Пользуясь всем сказанным, пользуясь ненавистью буржуази к народу, правительство при Людвиге-Филиппе дошло до полицейских мер, которые сделали бы честь в Петербурге или Неаполе. Власть до того опьянила Гизо, Дюшателя и самого старого короля, что они забыли раздражительность французского характера и его обидчивость. Осенью 1847 начался глухой ропот, воровство министров оскорбляло буржуази, злодейство герцога Праленя оскорбляло народ, реформистские банкеты и справедливые упреки, которыми осыпали Францию либеральные журналы всей Европы, проповеди реформистов расшевелили несколько политическую деятельность. Когда во французском народе начинают бродить сильные неудовольствия, мятежные мысли, он их не может долго оставлять на дне души, он стремится тотчас облегчить сердце действием. Начались частные волнения. Для того чтоб показать вам, что такое французская полиция, расскажу ничтожную эмёту в улице С. Оноре — которая была при мне в сентябре месяце 1847 года и после которой я уехал на зиму в Рим. Какой-то сапожник недоплатил своему работнику двух франков. Из этого вышла ссора — а так <как> суда и расправы у прюдомов работникам искать было невозможно — ибо их всегда обвиняли и жертвовали хозяевам, — то товарищи работника, видя тщетность склонить хозяина, выбили ему окна в магазине. Полиция обрадовалась случаю, — ей хотелось раздуть бездельный мятеж, для того чтоб замешать в него радикальную партию — и прихлопнуть ее. Муниципалы оцепили дом, явились патрули, народ хлынул со всех сторон. Вызывать на неприготовленные возмущения и замешивать в них людей, которые кажутся правительству вредными, — это старая французская полицейская уловка, ее равно с успехом употребляли все безнравственные правительства — директория и первый консул, Людвиг-Филипп и ассамблея 48 года. Толпы постояли, разошлись; на другой вечер опять собрались, и полиция собралась; видя однако, что из этого ничего не будет, муниципалы начали разгонять толпу, без сомации, предписанной законом, не давая

322

времени уйти, они били прикладами и давили массой. Кто осмеливался возражать, того тащили в тюрьму; в толпе оказались люди, одетые в блузу, которые по выбору били особенными ремнями, с узлом на конце, того или другого, — это были переодетые шпионы — разумеется, негодование и крик росли, полиция свела человек 300 в тюрьму. Начался суд в коррексионельной полиции (без адвоката).

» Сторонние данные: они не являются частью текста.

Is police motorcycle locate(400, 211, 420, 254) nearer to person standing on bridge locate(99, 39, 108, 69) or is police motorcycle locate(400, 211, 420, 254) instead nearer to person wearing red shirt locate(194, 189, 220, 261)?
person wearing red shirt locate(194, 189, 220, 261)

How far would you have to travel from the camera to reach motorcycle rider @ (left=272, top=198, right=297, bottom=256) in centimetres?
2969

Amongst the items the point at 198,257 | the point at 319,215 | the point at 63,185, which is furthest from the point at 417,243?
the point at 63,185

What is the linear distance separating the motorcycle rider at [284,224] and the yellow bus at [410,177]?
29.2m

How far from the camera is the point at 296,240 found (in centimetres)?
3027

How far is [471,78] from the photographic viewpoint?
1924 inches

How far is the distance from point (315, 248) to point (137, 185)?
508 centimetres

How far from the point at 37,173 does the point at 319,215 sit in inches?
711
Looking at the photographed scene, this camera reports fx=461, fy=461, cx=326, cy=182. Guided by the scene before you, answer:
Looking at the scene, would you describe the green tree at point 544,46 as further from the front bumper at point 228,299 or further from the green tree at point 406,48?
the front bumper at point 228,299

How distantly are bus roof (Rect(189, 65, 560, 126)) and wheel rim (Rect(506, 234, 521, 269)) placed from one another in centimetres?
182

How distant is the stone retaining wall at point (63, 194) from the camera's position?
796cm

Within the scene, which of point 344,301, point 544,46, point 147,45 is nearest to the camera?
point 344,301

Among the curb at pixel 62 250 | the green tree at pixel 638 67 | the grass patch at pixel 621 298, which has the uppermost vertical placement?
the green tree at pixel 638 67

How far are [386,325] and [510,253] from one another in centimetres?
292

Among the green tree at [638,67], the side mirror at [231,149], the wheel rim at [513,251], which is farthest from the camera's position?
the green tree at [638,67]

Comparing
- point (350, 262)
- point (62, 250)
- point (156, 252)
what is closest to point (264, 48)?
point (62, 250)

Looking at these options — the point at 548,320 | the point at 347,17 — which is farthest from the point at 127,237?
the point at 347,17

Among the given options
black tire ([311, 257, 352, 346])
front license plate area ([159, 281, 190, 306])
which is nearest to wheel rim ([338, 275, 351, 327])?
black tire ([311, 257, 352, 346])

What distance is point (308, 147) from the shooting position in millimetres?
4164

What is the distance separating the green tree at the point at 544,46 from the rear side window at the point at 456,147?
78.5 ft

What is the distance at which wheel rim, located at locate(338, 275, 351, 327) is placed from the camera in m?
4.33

Виноватых, разумеется, не было никого — те, которые выбили окна, не остались дожидаться полиции. Те, которые пришли после полиции, не могли бить окон. Суд нашел, что следует всех выпустить, «кроме 50 работников»-иностранцев, которых выслать за границу, как нарушивших обязанности благодарности за французское гостеприимство! — Верите вы этому? — Чувствительная Аделаида прислала им на дорогу деньги, кажется по 50 франков на человека.

Многие из захваченных начали горько жаловаться на побои, которым они подверглись, на дикие поступки муниципалов с людьми, случайно шедшими по улице, и пр. Президент им отвечал, что ему душевно жаль, что с ними это случилось, что он не одобряет неосторожных действий полиции, но что надобно принять в соображение, что в таких трудных случаях — бывает не без конфузий и что всего лучше из этих печальных событий взять для себя поучение

не останавливаться на улице, когда есть толпа, особенно буйная Где это, господи, в

Париже или в передней храброго генерала Кокошкина? Кто не верит, может справиться в «Gazette des Tribunaux» (это было в сентябре 1847).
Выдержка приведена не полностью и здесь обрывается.